▸ Task list:
A) Print the passage of the COVID-19 origins article between "2. Was The Virus" and "of the Virus?", inclusive.
B) List the numbered questions given near the start of the COVID-19 origins article.
C) Write the next part of the COVID-19 origins article, starting after its final sentence.

▸ Selected extract:
Investigating COVID-19 origins

The World Health Organization (WHO) team investigating the origins of the COVID-19 pandemic concluded that the coronavirus probably originated in bats and passed to people through an intermediate animal.  But fundamental questions remain about when, where and how SARS-CoV-2 first infected people.

  1. Was The Virus Circulating in Wuhan Before the First Known Cases?
  2. Was The Virus Spreading in People Outside China Before December 2019?
  3. What Was The Role of the Huanan Market?
  4. Did Frozen Wild-Animal Meat Have a Role in the Early Spread of the Virus?
  5. Was The Virus Circulating in Animals in China Before the Pandemic?

Was the virus circulating in Wuhan before the first known cases?

To trace the virus’s origin, it’s crucial to pin down exactly when the first cases occurred in people. The WHO team established that the first person known to have COVID-19 was an office worker in Wuhan with no recent travel history, who began showing symptoms on 8 December 2019. The virus was probably spreading in the city before that because it was well-established by later that month.

Survey of patient reports

Yet the evidence of earlier spread has proved elusive. Researchers in China conducted an extensive survey of patient reports from hospitals in Wuhan made between October and December 2019 and identified fewer than 100 people who had symptoms of COVID-19.

Antibodies with SARS-CoV-2

They then tested the blood of 67 of those people for antibodies generated by past infection with SARS-CoV-2 but found none. This suggests there wasn’t a large cluster of infections before December or an unusual spike in deaths in the surrounding province of Hubei.

▸ Dataset content:
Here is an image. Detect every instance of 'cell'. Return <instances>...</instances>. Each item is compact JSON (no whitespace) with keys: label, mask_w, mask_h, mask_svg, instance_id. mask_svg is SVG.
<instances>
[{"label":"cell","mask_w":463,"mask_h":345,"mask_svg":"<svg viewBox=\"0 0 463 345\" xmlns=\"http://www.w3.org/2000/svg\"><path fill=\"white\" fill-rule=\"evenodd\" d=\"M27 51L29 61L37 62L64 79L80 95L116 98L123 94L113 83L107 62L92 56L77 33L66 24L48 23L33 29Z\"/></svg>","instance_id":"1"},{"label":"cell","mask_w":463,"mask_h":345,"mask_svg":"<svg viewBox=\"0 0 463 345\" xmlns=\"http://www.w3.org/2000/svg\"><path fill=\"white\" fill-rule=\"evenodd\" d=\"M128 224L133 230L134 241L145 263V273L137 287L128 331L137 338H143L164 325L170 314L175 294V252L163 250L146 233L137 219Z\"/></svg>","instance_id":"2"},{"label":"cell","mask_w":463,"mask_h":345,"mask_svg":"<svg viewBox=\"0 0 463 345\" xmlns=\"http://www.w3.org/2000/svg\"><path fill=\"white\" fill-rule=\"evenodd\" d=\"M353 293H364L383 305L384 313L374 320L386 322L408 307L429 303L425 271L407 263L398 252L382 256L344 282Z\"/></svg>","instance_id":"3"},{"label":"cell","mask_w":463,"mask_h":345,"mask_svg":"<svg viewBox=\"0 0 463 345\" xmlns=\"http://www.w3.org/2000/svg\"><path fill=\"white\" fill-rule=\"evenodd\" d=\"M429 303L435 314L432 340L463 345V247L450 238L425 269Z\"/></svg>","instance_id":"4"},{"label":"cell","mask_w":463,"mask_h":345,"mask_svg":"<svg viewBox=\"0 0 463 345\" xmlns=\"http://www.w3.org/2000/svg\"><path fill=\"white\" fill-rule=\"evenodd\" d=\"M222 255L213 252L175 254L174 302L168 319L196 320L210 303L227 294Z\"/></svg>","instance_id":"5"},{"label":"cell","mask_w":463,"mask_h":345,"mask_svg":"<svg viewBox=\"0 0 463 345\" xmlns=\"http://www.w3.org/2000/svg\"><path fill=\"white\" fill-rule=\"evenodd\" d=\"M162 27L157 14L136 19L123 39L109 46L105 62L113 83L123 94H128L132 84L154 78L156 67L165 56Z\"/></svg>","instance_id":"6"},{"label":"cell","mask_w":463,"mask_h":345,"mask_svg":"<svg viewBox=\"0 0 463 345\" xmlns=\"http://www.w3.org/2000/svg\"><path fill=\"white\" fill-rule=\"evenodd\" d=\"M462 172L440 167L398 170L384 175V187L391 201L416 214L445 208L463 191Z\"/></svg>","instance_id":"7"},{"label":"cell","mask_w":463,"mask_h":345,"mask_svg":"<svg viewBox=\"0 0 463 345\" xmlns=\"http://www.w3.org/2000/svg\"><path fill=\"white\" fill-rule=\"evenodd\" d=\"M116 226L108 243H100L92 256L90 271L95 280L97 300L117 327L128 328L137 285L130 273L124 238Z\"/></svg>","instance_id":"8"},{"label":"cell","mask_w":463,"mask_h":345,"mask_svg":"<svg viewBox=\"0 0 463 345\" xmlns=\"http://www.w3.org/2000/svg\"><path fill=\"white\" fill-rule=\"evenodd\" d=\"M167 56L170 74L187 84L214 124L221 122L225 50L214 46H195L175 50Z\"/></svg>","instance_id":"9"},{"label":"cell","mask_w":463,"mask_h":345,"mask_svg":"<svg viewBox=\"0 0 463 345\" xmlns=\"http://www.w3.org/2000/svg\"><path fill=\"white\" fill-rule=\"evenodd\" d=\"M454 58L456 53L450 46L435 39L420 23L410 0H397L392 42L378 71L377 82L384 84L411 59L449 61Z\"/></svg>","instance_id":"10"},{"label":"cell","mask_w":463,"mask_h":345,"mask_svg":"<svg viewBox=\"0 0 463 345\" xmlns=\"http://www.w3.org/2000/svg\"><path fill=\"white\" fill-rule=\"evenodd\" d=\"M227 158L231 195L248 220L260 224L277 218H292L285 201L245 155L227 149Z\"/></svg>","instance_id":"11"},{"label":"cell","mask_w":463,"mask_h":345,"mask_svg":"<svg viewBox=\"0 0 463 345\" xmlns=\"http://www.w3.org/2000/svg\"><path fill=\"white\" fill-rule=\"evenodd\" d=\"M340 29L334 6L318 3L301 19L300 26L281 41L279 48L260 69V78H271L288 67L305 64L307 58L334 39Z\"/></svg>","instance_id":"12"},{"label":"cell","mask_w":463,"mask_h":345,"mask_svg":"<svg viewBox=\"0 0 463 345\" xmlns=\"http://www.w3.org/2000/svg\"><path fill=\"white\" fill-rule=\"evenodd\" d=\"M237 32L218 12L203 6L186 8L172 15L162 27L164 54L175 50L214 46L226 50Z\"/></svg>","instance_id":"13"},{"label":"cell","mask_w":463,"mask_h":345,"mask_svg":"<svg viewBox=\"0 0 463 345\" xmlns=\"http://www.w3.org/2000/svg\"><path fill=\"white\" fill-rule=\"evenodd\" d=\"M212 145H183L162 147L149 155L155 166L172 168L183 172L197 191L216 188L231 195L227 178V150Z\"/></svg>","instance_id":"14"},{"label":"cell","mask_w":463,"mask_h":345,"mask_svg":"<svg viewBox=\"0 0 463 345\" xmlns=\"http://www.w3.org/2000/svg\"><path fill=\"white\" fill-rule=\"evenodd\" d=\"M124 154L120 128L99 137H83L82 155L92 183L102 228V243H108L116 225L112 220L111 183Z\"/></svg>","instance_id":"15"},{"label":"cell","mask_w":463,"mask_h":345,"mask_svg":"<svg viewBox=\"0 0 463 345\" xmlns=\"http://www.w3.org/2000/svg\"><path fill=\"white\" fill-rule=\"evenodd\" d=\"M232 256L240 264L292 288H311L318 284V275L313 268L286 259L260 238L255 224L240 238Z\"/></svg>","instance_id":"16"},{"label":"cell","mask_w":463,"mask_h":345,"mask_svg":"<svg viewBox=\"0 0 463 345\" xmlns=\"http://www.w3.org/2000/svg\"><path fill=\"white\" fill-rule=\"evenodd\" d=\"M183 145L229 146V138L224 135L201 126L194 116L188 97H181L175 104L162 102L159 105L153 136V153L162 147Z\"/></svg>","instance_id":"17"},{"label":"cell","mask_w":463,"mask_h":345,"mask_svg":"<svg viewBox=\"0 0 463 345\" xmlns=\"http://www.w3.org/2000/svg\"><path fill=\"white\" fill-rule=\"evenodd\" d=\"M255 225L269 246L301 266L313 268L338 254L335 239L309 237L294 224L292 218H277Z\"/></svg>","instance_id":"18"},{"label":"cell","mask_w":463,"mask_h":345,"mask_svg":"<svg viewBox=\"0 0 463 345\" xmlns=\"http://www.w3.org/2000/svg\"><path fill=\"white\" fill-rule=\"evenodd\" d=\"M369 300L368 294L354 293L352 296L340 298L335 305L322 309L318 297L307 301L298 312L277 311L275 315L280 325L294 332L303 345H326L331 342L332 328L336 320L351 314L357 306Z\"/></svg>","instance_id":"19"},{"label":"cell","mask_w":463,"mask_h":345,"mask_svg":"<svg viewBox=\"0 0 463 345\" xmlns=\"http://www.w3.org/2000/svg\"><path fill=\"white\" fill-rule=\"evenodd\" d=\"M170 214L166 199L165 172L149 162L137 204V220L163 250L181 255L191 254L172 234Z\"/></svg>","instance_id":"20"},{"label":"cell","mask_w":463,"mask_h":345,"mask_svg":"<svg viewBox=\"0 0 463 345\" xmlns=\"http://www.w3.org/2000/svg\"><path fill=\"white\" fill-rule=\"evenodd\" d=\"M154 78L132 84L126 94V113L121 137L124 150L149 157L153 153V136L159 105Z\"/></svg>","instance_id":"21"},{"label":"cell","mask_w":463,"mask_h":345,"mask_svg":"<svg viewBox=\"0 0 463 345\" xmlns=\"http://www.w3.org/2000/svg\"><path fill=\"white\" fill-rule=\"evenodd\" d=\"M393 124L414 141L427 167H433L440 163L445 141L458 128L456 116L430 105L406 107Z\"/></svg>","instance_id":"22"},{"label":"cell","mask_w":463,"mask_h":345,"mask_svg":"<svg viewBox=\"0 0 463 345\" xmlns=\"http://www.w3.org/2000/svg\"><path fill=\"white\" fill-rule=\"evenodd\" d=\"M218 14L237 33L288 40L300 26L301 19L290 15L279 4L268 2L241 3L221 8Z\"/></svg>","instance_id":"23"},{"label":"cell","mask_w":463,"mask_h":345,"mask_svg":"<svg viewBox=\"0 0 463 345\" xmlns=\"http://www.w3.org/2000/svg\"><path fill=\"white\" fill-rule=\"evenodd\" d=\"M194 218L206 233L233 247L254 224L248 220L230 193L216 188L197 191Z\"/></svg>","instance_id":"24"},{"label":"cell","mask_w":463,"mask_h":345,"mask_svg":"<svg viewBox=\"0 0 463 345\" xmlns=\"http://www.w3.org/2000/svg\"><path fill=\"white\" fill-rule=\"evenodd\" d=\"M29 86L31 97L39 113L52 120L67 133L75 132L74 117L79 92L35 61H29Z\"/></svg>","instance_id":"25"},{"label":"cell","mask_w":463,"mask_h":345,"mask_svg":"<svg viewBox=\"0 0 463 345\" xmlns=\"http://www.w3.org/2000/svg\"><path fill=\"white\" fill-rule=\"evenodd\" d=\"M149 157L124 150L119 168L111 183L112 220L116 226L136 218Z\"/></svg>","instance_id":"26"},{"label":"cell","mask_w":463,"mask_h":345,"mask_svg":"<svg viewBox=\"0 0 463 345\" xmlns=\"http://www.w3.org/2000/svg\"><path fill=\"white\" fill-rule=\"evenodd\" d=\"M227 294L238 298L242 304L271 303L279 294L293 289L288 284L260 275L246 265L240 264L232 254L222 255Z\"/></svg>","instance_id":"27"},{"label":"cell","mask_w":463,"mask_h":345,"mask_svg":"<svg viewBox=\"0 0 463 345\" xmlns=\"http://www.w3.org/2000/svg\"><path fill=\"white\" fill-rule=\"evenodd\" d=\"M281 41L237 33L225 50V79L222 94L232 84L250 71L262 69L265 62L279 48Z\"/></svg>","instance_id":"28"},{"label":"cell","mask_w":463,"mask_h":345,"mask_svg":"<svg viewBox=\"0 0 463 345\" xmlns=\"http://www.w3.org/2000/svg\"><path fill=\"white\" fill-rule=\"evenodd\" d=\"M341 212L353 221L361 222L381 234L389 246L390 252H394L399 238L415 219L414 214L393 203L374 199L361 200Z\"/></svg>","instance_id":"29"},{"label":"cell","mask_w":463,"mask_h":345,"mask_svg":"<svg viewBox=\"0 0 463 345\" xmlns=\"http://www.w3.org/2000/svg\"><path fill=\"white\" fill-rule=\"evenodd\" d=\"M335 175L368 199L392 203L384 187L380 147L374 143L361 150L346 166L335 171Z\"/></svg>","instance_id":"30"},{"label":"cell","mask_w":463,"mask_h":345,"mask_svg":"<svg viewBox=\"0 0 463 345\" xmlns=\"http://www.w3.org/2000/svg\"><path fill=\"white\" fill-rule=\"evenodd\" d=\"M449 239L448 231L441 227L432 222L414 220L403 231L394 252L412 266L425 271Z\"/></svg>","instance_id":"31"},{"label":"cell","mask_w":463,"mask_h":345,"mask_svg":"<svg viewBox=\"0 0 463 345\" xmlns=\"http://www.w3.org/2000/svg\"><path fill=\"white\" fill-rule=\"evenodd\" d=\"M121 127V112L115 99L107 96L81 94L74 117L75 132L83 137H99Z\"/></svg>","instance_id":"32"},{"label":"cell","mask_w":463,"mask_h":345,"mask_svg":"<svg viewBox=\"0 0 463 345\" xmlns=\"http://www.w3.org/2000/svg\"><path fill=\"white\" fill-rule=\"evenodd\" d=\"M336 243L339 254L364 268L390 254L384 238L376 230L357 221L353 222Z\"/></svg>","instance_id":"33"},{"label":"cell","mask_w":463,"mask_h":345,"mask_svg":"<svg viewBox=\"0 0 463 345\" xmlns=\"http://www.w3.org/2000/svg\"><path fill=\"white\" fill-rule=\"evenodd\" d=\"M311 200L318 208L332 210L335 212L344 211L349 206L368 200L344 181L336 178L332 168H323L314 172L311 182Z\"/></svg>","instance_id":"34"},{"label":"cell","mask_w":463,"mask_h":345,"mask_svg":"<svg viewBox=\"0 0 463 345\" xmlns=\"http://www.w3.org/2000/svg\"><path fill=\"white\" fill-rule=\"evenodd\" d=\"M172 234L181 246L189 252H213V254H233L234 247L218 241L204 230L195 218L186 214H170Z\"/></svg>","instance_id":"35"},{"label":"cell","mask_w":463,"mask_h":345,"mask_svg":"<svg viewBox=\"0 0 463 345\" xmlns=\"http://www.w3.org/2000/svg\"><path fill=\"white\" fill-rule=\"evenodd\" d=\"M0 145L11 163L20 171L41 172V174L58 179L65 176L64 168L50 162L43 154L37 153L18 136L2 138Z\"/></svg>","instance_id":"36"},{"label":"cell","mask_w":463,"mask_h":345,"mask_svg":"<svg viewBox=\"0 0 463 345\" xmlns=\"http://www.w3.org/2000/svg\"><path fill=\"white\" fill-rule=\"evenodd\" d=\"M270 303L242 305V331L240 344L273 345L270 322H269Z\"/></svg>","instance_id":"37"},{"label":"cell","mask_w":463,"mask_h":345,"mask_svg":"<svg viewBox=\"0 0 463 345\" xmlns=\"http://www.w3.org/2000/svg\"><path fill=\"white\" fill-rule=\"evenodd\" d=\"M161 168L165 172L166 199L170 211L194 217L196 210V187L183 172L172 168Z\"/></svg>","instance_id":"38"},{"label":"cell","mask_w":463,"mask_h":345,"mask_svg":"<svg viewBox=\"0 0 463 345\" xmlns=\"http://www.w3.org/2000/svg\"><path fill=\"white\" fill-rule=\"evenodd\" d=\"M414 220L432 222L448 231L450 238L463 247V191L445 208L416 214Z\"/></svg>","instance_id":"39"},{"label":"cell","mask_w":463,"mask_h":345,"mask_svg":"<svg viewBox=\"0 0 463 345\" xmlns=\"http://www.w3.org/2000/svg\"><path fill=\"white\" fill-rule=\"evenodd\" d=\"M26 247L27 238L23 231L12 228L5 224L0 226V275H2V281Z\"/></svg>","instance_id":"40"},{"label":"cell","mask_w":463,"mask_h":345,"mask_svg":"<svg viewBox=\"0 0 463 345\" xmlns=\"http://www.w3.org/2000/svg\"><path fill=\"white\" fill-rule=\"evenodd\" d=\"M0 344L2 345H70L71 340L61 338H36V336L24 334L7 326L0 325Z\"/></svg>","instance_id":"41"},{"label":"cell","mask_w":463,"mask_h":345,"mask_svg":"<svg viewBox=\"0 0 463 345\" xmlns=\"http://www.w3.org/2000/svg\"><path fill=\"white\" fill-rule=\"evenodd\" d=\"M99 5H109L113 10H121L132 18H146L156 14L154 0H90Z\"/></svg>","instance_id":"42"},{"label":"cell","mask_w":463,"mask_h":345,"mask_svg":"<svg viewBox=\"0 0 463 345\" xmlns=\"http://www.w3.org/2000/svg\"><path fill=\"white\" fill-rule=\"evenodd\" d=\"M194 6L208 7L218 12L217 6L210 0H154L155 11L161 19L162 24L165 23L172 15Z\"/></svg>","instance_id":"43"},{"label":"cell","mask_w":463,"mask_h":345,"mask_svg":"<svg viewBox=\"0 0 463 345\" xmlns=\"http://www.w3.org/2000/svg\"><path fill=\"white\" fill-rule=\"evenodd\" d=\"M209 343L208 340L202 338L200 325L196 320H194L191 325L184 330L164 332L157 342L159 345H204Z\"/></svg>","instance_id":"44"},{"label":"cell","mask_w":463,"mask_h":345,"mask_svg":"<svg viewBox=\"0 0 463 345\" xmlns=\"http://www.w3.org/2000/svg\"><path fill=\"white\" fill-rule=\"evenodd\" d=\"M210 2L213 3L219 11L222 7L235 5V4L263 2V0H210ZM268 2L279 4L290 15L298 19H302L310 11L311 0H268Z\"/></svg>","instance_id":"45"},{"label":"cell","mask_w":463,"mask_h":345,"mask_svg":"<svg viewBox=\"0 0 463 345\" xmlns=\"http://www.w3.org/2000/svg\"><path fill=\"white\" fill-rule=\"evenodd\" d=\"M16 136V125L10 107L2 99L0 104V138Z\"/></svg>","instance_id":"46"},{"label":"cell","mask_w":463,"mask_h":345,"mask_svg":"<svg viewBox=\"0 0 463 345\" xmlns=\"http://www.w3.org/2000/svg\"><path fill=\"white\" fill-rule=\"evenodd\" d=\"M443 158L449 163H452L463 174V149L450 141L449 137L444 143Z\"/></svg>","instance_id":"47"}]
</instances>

▸ Answer list:
A)
2. Was The Virus Spreading in People Outside China Before December 2019?
  3. What Was The Role of the Huanan Market?
  4. Did Frozen Wild-Animal Meat Have a Role in the Early Spread of the Virus?

B)
1. Was The Virus Circulating in Wuhan Before the First Known Cases?
2. Was The Virus Spreading in People Outside China Before December 2019?
3. What Was The Role of the Huanan Market?
4. Did Frozen Wild-Animal Meat Have a Role in the Early Spread of the Virus?
5. Was The Virus Circulating in Animals in China Before the Pandemic?

C)
Scientists in China should also search for evidence of past infection in some 200,000 archived samples currently held at the Wuhan Blood Center and in other regions across China, says team member Dominic Dwyer, a medical virologist at New South Wales Health Pathology in Sydney, Australia. This would show whether the virus was spreading in the general population in China — not just among people who went to health facilities — before December 2019.

Was the virus spreading in people outside China before December 2019?

Researchers in Europe have reported finding antibodies against SARS-CoV-2 in samples taken at blood banks from November 2019 onwards.

Ben Embarek says this doesn’t necessarily suggest the virus originated in Europe but supports the idea that it was spreading in Wuhan before the first known cases.  “Wuhan at that time was a very well-connected international city with direct flights to the entire planet on a daily basis. So if it was circulating in Wuhan, it could easily have been brought to other parts of the world through travelers, and circulating again, undetected, in different regions,” he says.

Still, he recommends that the blood samples from Europe be retested to confirm that they indicate cases of COVID-19. Some of them, from Italy and France, are already being reanalyzed, he says.

What was the role of the Huanan market?

The intermediate animal that passed the virus from bats to people has not been identified, but researchers think it might be a wild species that is sold as food in ‘wet markets’, which typically sell live animals. Early in the pandemic, investigators homed in on the Huanan Seafood Market in Wuhan, because it sold fresh and frozen animals and many of the earliest infections were in people who had visited it.

But the lead went cold when other early cases were found that were not associated with the market. Viral material was identified in drains and sewage at the market, but none was found on any animal carcasses.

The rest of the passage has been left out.